Saturday 9 May 2009

Regular Expressions in ruby

A Regexp is a Ruby object representing a RegEx or "regular expression". So what exactly is a "regular expression"? It is a sort of string that can be used to match against another string. You could think of it as a template or a set of rules that a string can be compared to. Creating a Regexp object is much like creating a string, except that you use the forward slash to delimit it, rather than quote marks.
r = /my regular expression/

Alternatively, you can use this notation (you seem to be able to use any punctuation, just like %q for a string and %w for a word array):
r = %r|my regular expression|
r = %r
r = %r=my regular expression=

That regular expression will just match the string "my regular expression", anywhere in a string. The power of regular expressions lies in their use of wild cards, as we will see later.

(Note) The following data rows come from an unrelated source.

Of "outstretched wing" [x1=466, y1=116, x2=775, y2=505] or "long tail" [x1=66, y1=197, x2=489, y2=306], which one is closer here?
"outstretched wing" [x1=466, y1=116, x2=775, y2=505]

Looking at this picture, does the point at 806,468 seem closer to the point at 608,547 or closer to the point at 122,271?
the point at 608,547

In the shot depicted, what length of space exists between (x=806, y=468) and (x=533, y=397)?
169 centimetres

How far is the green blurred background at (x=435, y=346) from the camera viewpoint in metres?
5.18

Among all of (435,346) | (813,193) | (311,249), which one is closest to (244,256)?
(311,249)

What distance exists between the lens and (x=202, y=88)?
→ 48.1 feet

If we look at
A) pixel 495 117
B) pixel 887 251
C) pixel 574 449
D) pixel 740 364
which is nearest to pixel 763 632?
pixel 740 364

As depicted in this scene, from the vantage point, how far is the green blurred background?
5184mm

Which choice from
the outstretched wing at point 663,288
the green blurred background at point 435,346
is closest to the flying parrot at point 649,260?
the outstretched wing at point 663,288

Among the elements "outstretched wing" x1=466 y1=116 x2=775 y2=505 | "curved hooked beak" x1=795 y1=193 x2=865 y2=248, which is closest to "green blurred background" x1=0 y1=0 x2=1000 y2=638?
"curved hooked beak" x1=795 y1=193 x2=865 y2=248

Several standard Ruby methods take Regexp objects, but the most basic use is a simple comparison. There are two ways to do that; using the =~ operator or the match method in String. Both can be used either way around:
s = 'Here is my string'
r = /s my/
s.match r
r.match s
s =~ r
r =~ s

The difference is that the match method returns a MatchData object if a match is found, while the =~ operator gives the position of the match. However, the special variable $~ holds the MatchData for the last Regexp comparison performed, so this information is still available (personally, I do not like the built-in globals; if you want the MatchData object, use the match method, and everyone else with have a better idea of what you are doing). See later for more on MatchData.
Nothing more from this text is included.